I'm not exactly sure what would be the best way to determine the density of pixels in an image region. I've read about regionprops, but from what I understood that only works for binary images. Also, I don't want to do this for an image, rather a set of pixels plotted on an image. I'm also not sure how I can display the results so that it is semi-transparent as in the link here. The heat map function in matlab does not seem to relate to what I want to do at all.
Any help about what functions I could use or at what I should be looking at would be much appreciated!
Hugh
Could you say more about the data you have?
Are these just a set of X-Y coordinate? Or do you have X-Y coordinates
with another value associated with it? (Perhaps the mean amount of time
on that point?).
If its just coordinates, then you could define the heat value of each
pixel as the number of cooridnates/hits in a NxN block in its vicinity.

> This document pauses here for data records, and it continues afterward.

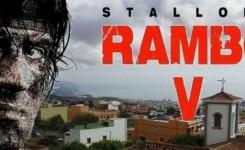 Rambo V también se rodará en El Rosario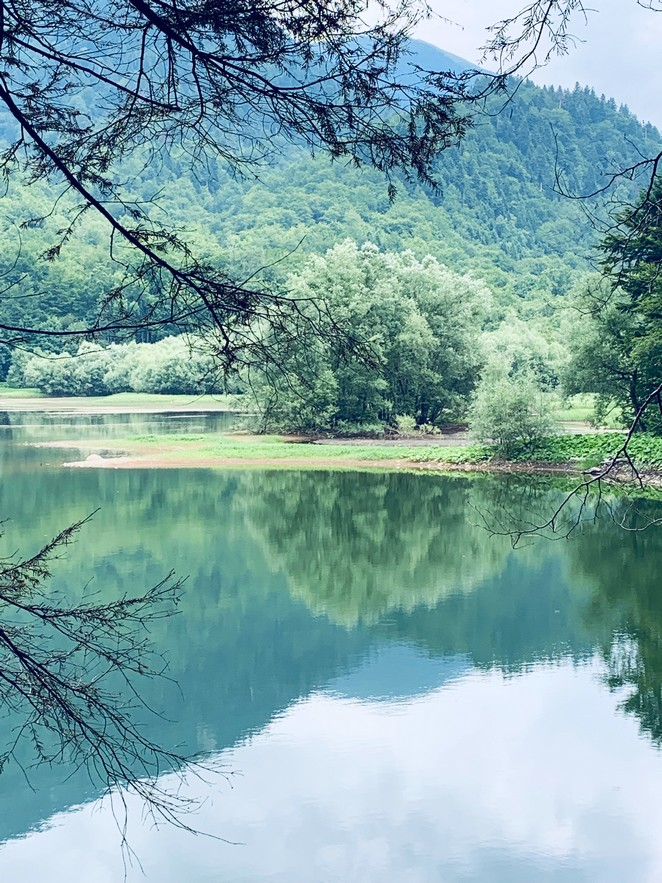 biogradsko-meer-montenegro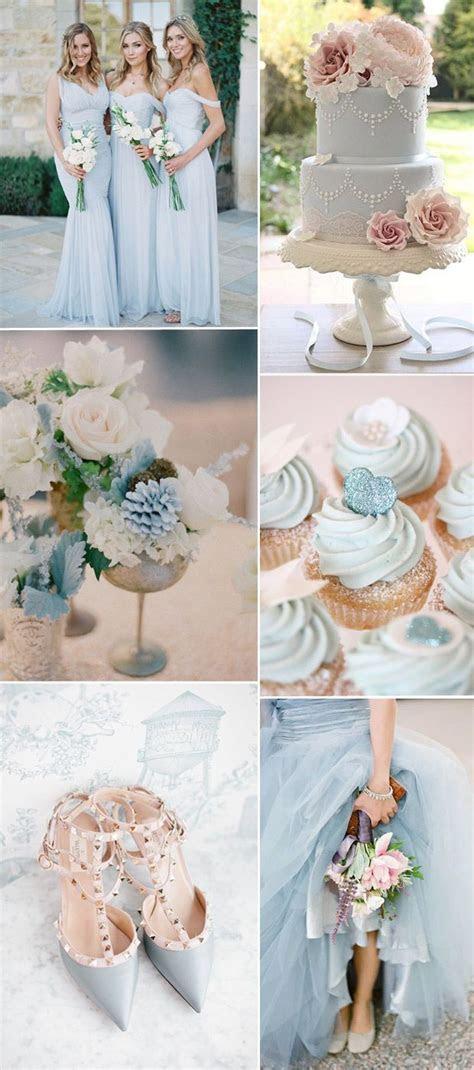 light pastel blue wedding theme ideas 2016   Wedding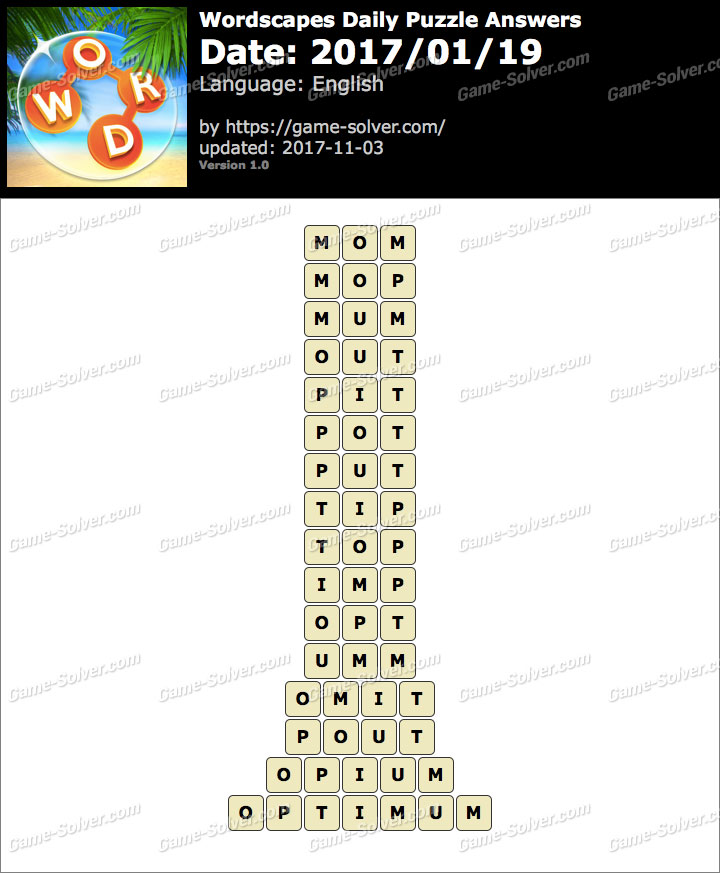 Wordscapes Daily Puzzle 2017 January 19 Answers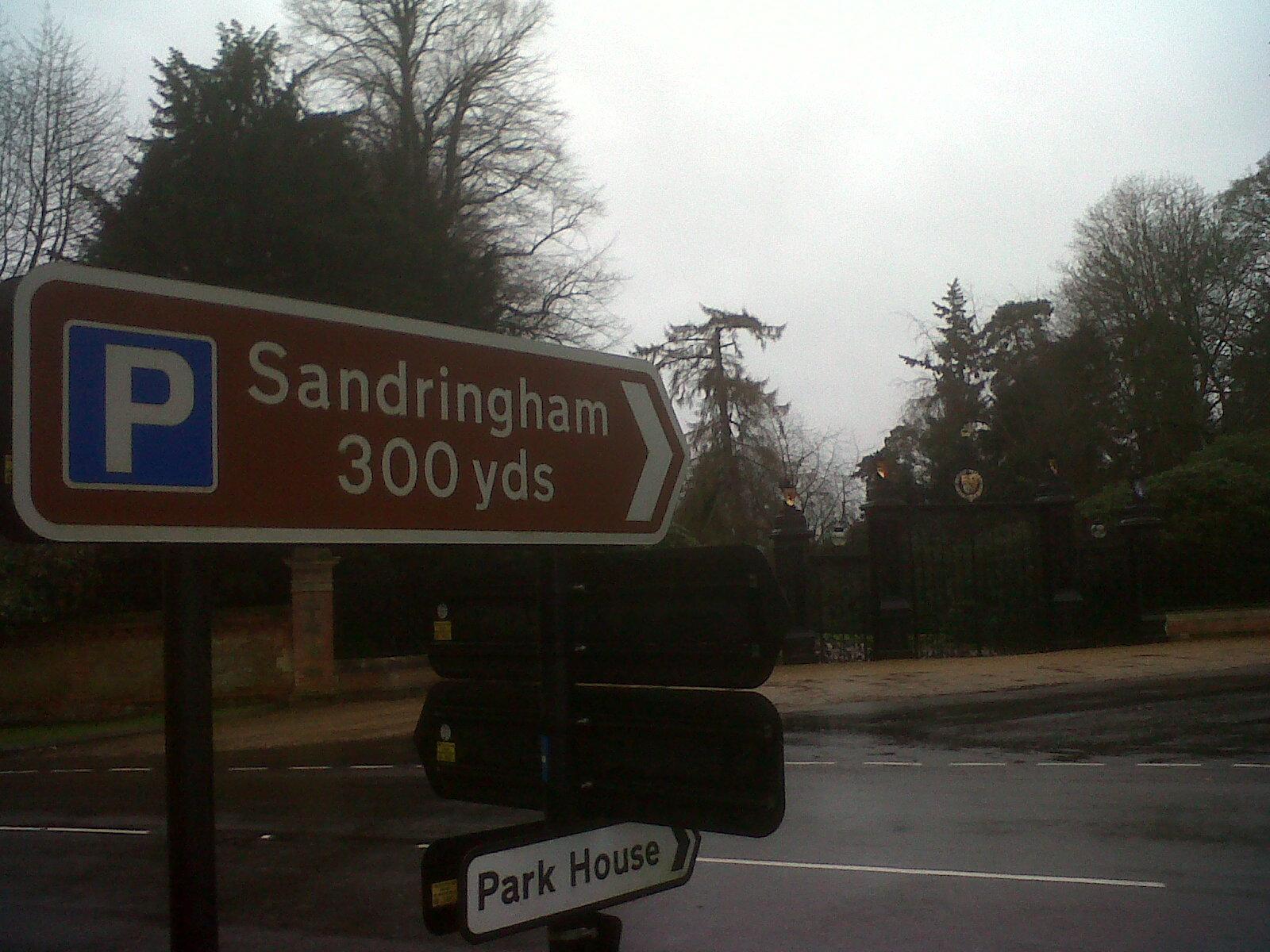 sandringham sign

You could use NLFILTER or code a nested FOR loop.
For transparency, you could use multiple approaches:
http://blogs.mathworks.com/steve/2009/02/18/image-overlay-using-transparency/
http://www.mathworks.com/help/techdoc/visualize/f3-6010.html
Hi Hugh
The first thing you want to do is create a gaze density image from your gaze points. This image should be the same resolution as the image you want to lay it over. This process is called kernel density estimation. You'd probably choose a gaussian kernel. This might do the trick:
http://www.mathworks.com/matlabcentral/fileexchange/19280-bivariant-kernel-density-estimation-v2-0
Then you want to combine this density image (density) with your image (im), and pass it to SC for rendering, thus:
sc(cat(3, density, im), 'prob');
To save the output you just do:
A = sc(cat(3, density, im), 'prob');
imwrite(A, 'output.png');
There is another colormap called prob_jet which you could also try:
sc(cat(3, density, im), 'prob_jet');
SC can be dowloaded here:
http://www.mathworks.com/matlabcentral/fileexchange/16233-sc-powerful-image-rendering
HTH,
Oliver
Thanks again,
Hugh
"Oliver Woodford" wrote in message <ijh33k$nm5$1...@fred.mathworks.com>...
Things seem to be working very well with the code you suggested. What I've done so far is
%this gets the x and y coordinates of the eye tracking data
[new_image_coor_horz new_image_coor_vert] = EyetrackerPlotGazeCoor(excelFile, rangeTF, rangeCoor, maxValue, image)
%I concatenated the coordinates so they become an nx2 array
coordinates = horzcat(new_image_coor_horz, new_image_coor_vert);
p = gkde2(coordinates);
%this is the picture I want to overlay the heat map on
im = imread('pic_good.png');
A = sc(cat(3, p.pdf, im), 'prob');
I get the error in the last line, and I understand why but I don't know how to fix it. Cat won't work since p.pdf is 50x50 and my image is 454x1072x3. You mentioned before that the density should be the same resolution as the image I want to lay it over, but how would I modify this code to make that happen? Or am I completely missing something here?
Many thanks once more,
Hugh
"Hugh Thompson" wrote in message <iji56r$jvf$1...@fred.mathworks.com>...
Hi Hugh
Your question is essentially: How do I call the following
p = gkde2(coordinates);
such that p.pdf is a 454 x 1072 matrix?
Well, I have no idea because I didn't write and have never used gkde2. I thought it might be helpful to you, and it seems to be. Perhaps someone else will know the answer. Or perhaps you can read the help text (if there is any) to see what options you might set, or even look at the code.